Das birgt die Chance einer "gerechteren" Ordnung, aber auch neue
Unsicherheiten. Nirgends zeigt sich dieser Prozess besser als in der
Welthandelsorganisation. Keine andere globale Institution gibt den
einzelnen Ländern so viel Mitsprache, keine andere hat nur annähernd
solche Resultate erbracht. Gerade deshalb (und nicht aus ihrer Schwäche
heraus) kommt die Organisation aber auch nur so mühsam voran: Weil jedes
neue Handelsabkommen tatsächlich Folgen in den Unterzeichnerländern hat,
ob für bayrische Milchbauern oder bangladeschische Näherinnen. Weil es
nicht so rasch verpufft wie eine G-8-Erklärung.

Während die G8 und die Bretton-Woods-Schwestern IWF und Weltbank ihren
Einfluss schwinden sehen, gibt die Welthandelsorganisation der globalen
Ökonomie so tatsächlich einen Rahmen. Sogar einen, der Sanktionen
bereithält für Staaten, die gegen die Spielregeln verstoßen. Mehr noch:
Die Integration der Weltwirtschaft und ein stetig wachsender Welthandel
graben an den Fundamenten der G8. Sie engen den Gestaltungsspielraum der
Staats- und Regierungschefs ein, global wie national.

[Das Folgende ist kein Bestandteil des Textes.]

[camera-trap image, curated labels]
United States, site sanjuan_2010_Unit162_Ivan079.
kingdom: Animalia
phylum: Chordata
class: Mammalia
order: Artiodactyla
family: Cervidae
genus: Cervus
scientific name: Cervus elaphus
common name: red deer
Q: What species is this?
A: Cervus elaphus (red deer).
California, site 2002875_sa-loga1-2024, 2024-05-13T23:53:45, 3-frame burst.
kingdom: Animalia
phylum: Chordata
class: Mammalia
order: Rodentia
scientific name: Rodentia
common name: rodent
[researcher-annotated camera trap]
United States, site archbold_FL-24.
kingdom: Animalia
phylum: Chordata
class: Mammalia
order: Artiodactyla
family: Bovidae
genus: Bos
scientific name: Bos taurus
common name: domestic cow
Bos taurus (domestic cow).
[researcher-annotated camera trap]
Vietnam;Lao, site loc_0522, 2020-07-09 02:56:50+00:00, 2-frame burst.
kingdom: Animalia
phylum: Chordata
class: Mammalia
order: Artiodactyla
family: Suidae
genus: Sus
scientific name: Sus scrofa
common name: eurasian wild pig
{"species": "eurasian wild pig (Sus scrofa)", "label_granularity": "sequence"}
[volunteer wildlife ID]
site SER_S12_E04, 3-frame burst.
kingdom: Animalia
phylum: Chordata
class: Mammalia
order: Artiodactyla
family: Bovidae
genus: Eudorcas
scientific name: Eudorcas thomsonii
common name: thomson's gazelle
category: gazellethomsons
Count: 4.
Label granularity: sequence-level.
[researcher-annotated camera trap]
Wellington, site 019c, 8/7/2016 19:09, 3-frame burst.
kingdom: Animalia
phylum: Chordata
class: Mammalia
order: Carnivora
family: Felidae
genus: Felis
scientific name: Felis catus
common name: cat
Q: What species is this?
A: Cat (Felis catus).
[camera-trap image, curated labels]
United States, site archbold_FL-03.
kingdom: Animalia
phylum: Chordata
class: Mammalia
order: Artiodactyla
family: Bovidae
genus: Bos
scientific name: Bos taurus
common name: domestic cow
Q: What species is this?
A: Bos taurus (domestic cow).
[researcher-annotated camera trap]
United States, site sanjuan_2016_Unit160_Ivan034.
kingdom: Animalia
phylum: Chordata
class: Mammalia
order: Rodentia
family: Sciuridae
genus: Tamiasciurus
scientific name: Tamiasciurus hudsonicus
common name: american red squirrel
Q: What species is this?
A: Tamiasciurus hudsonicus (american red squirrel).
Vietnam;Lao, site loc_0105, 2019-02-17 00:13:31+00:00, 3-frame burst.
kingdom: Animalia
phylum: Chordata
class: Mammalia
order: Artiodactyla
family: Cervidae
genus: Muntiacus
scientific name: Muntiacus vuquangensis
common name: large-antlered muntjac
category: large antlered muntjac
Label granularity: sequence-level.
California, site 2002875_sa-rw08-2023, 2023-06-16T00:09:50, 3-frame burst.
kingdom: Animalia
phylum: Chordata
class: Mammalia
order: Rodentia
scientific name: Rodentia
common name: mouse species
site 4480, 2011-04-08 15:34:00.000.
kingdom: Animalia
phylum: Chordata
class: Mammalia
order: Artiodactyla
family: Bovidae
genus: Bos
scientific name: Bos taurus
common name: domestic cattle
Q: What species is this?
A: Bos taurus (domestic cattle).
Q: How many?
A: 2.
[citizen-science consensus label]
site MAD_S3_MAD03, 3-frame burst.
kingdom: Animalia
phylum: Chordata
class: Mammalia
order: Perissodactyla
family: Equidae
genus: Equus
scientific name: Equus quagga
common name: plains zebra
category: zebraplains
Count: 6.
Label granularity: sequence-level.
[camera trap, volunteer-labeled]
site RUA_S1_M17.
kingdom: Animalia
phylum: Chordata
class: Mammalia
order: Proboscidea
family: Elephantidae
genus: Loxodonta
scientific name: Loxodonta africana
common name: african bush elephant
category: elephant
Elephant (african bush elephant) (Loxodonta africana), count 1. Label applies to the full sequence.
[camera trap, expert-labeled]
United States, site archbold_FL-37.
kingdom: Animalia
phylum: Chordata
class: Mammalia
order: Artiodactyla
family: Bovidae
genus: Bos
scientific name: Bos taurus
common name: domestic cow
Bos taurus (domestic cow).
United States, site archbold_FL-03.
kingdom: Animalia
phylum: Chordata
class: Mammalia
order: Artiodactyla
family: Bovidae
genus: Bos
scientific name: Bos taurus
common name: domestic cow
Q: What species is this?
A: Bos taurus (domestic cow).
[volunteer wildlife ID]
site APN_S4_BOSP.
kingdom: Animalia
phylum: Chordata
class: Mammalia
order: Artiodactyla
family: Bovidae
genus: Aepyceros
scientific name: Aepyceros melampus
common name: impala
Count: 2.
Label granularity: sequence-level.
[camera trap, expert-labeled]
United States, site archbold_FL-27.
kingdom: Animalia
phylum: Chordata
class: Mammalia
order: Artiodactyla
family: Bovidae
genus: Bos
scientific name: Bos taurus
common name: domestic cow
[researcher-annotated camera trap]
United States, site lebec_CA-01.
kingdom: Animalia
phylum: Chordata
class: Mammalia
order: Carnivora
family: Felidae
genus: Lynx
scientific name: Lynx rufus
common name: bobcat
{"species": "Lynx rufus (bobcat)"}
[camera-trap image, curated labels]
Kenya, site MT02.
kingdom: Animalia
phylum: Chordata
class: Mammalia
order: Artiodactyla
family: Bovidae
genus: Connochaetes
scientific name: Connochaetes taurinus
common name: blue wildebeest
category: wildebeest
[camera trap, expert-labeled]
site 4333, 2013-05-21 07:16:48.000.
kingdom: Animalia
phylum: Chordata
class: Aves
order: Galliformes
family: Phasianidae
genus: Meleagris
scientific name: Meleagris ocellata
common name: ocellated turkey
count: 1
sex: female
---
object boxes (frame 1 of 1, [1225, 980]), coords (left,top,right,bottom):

Ist es zu viel verlangt, sich mit der eigenen Schwäche zu befassen? Den
G-8-Staaten würde rasch klar werden, dass sie den Einfluss ihres
Gremiums nur retten werden, wenn sie Dissens zulassen statt zwanghaft
Formelkompromisse zu schmieden, wenn sie sich obendrein für weitere
Staaten öffnen. Und Weltbank und IWF werden nicht darum herumkommen,
sich zu demokratisieren, wollen sie ihren Einfluss behalten. Millionen
Arbeitnehmer haben in den vergangenen Jahren lernen müssen, dass
Globalisierung ihnen Flexibilität abverlangt. Die Institutionen der
globalen Wirtschaft haben diese Lektion noch vor sich.